§ **WRITTEN INSTRUCTION 1**
According to the passage on Nigerian oil theft below, what drives rising operational expenses for indigenous firms? List every cost named.

# EXCERPT TO READ start

Nearly two years after the Nigerian National Petroleum Company Limited announced plans to reduce the cost of oil production to about $10 per barrel, this effort has been frustrated by recurring oil theft, and spiking production costs to at least $32 a barrel.
With losses from pipeline vandalisation and theft overwhelming international oil companies, many are already moving to the deep offshore region, while indigenous firms contend with rising operational expenses driven mostly by personnel, maintenance and security costs.
According to some operators oil is no longer stolen at the well-heads, as vandals have become innovative, bypassing the anti-ballistic pipelines to disrupt production.
Indeed, they have raised concerns about the culpability of the nation’s security agencies, noting that barges of oil could not have been stolen and moved on the coastal waters without collaboration of some powerful Nigerians.

# EXCERPT TO READ end

§ **WRITTEN INSTRUCTION 2**
Find every line in the listing that holds the string "toilet", treating uppercase and lowercase as different, and copy each of those lines.

# SUPPLIED DATA start

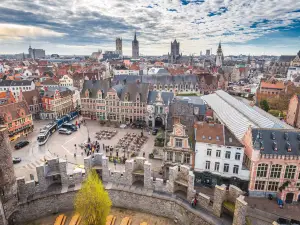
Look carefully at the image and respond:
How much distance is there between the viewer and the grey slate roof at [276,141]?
3084 centimetres

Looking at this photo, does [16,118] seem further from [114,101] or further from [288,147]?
[288,147]

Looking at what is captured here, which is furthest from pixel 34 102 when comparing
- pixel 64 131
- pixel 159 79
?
pixel 159 79

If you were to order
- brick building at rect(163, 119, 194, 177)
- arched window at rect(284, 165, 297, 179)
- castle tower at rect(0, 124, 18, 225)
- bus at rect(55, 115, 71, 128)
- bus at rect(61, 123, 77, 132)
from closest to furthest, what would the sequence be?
castle tower at rect(0, 124, 18, 225) < arched window at rect(284, 165, 297, 179) < brick building at rect(163, 119, 194, 177) < bus at rect(61, 123, 77, 132) < bus at rect(55, 115, 71, 128)

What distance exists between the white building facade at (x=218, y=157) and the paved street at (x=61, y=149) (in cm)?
903

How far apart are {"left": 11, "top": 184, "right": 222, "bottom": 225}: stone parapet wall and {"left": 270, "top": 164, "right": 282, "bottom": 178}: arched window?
55.3 ft

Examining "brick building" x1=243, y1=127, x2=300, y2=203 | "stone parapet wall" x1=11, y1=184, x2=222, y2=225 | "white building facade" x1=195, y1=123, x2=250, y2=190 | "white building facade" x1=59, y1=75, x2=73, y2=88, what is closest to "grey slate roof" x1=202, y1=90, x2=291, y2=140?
"white building facade" x1=195, y1=123, x2=250, y2=190

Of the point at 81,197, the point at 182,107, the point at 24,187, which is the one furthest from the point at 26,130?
the point at 81,197

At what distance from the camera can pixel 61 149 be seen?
46.5 metres

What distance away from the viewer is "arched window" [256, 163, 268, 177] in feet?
103

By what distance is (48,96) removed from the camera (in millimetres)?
67000

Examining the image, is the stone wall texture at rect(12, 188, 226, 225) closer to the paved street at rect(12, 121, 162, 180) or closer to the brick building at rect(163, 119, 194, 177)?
the brick building at rect(163, 119, 194, 177)

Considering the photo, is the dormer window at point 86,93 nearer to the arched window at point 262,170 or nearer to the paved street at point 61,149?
the paved street at point 61,149

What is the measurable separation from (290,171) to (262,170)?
4.09m

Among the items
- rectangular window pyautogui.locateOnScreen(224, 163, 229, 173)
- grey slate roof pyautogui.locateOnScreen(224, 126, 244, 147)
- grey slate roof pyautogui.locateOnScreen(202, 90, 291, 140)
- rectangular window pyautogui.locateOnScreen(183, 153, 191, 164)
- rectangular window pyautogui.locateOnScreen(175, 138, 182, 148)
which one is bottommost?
rectangular window pyautogui.locateOnScreen(224, 163, 229, 173)
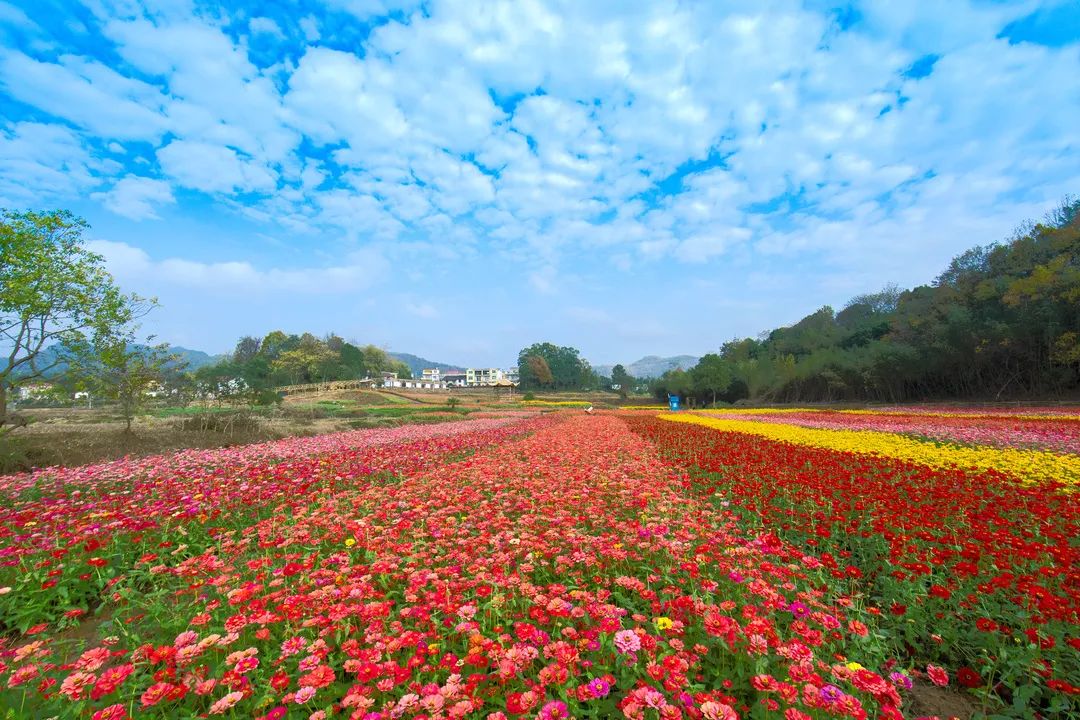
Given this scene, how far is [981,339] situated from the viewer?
2250 centimetres

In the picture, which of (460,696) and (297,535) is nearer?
(460,696)

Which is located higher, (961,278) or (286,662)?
(961,278)

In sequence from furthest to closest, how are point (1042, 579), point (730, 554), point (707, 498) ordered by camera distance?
point (707, 498) → point (730, 554) → point (1042, 579)

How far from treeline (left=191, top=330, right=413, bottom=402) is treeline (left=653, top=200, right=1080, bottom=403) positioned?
153 ft

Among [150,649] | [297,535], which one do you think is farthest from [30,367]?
[150,649]

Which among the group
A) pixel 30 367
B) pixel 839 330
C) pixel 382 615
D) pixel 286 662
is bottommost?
pixel 286 662

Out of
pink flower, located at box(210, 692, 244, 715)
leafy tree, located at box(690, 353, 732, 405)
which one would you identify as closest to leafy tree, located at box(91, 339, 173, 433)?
pink flower, located at box(210, 692, 244, 715)

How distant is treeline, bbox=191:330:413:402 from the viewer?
55.7 meters

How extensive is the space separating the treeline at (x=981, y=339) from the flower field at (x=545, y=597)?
21.2 m

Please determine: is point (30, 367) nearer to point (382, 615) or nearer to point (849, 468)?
point (382, 615)

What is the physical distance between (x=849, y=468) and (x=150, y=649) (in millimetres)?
8629

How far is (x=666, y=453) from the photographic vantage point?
9.53m

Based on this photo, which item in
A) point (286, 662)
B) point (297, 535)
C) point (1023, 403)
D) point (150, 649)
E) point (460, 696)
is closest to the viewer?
point (460, 696)

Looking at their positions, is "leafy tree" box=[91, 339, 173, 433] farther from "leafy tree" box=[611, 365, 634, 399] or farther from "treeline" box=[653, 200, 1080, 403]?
"leafy tree" box=[611, 365, 634, 399]
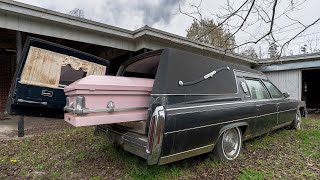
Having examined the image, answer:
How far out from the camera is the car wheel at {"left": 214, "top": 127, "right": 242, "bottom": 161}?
3.78 metres

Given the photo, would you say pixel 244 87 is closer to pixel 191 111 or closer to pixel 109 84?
pixel 191 111

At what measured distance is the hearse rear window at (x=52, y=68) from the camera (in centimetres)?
509

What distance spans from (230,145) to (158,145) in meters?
1.74

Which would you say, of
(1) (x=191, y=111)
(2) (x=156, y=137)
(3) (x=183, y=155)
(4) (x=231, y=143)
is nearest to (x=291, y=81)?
(4) (x=231, y=143)

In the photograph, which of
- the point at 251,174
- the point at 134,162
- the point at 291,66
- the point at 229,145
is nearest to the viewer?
the point at 251,174

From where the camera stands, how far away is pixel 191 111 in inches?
126

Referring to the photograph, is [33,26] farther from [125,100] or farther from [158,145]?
[158,145]

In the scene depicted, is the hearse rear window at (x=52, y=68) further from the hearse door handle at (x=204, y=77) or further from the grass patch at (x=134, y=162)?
the hearse door handle at (x=204, y=77)

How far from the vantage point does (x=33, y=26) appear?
7027 mm

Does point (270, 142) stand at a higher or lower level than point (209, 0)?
lower

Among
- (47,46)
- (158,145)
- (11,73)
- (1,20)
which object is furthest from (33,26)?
(11,73)

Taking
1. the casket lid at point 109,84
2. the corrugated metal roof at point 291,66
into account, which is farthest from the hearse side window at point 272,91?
the corrugated metal roof at point 291,66

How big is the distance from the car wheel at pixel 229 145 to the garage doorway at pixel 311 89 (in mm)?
17339

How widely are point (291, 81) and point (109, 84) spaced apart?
525 inches
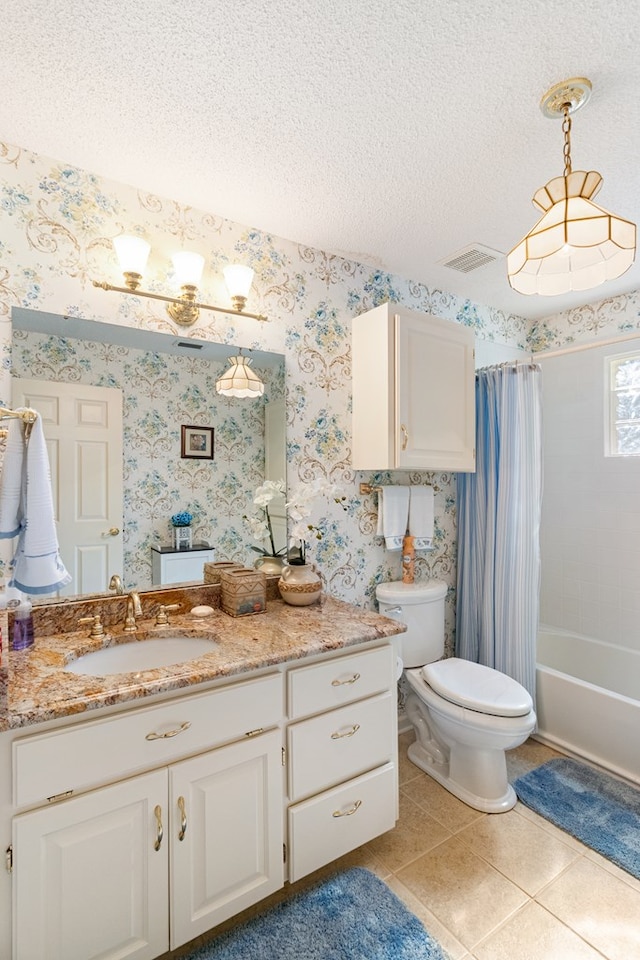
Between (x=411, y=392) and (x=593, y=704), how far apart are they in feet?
5.22

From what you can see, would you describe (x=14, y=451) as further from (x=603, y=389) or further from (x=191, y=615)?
(x=603, y=389)

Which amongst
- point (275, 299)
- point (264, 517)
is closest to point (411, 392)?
point (275, 299)

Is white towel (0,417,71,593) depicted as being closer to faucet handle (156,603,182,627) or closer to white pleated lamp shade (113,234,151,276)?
faucet handle (156,603,182,627)

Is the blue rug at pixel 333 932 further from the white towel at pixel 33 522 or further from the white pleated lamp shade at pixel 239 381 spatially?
the white pleated lamp shade at pixel 239 381

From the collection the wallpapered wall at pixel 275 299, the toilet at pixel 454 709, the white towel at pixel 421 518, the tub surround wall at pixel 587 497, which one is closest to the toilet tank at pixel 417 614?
the toilet at pixel 454 709

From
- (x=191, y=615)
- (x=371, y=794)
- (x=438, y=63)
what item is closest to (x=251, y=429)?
(x=191, y=615)

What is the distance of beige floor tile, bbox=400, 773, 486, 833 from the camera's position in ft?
5.91

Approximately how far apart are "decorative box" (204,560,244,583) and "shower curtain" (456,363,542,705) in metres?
1.33

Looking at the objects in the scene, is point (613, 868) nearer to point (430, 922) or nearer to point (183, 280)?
point (430, 922)

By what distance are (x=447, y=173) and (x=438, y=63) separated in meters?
0.45

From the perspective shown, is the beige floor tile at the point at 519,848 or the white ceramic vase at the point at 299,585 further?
the white ceramic vase at the point at 299,585

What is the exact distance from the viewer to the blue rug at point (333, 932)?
127 cm

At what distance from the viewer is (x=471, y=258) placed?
222 cm

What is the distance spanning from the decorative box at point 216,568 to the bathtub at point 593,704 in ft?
5.19
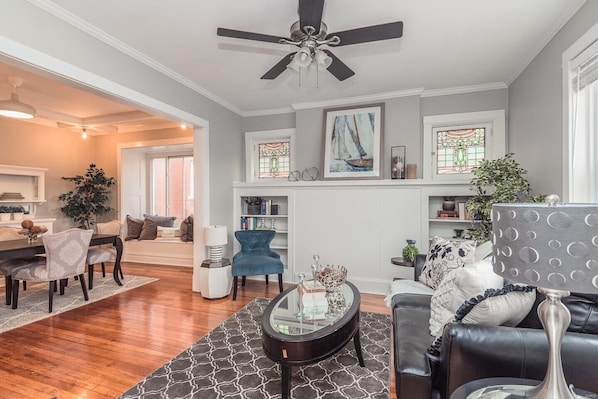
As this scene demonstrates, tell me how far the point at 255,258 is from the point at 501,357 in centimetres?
301

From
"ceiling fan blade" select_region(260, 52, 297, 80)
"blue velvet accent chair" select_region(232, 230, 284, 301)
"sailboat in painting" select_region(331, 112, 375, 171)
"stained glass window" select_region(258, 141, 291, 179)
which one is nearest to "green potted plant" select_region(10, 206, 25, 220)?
"blue velvet accent chair" select_region(232, 230, 284, 301)

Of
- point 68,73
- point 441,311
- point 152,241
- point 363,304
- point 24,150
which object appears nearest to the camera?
point 441,311

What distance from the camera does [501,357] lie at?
3.87 ft

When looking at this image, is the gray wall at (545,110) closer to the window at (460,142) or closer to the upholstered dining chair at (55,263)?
the window at (460,142)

# SUPPLIED DATA end

§ **TASK SOLUTION 1**
Personnel, maintenance and security costs.

§ **TASK SOLUTION 2**
From the collection the wallpapered wall at pixel 275 299, the toilet at pixel 454 709, the white towel at pixel 421 518, the tub surround wall at pixel 587 497, which one is closest to the toilet tank at pixel 417 614?
the toilet at pixel 454 709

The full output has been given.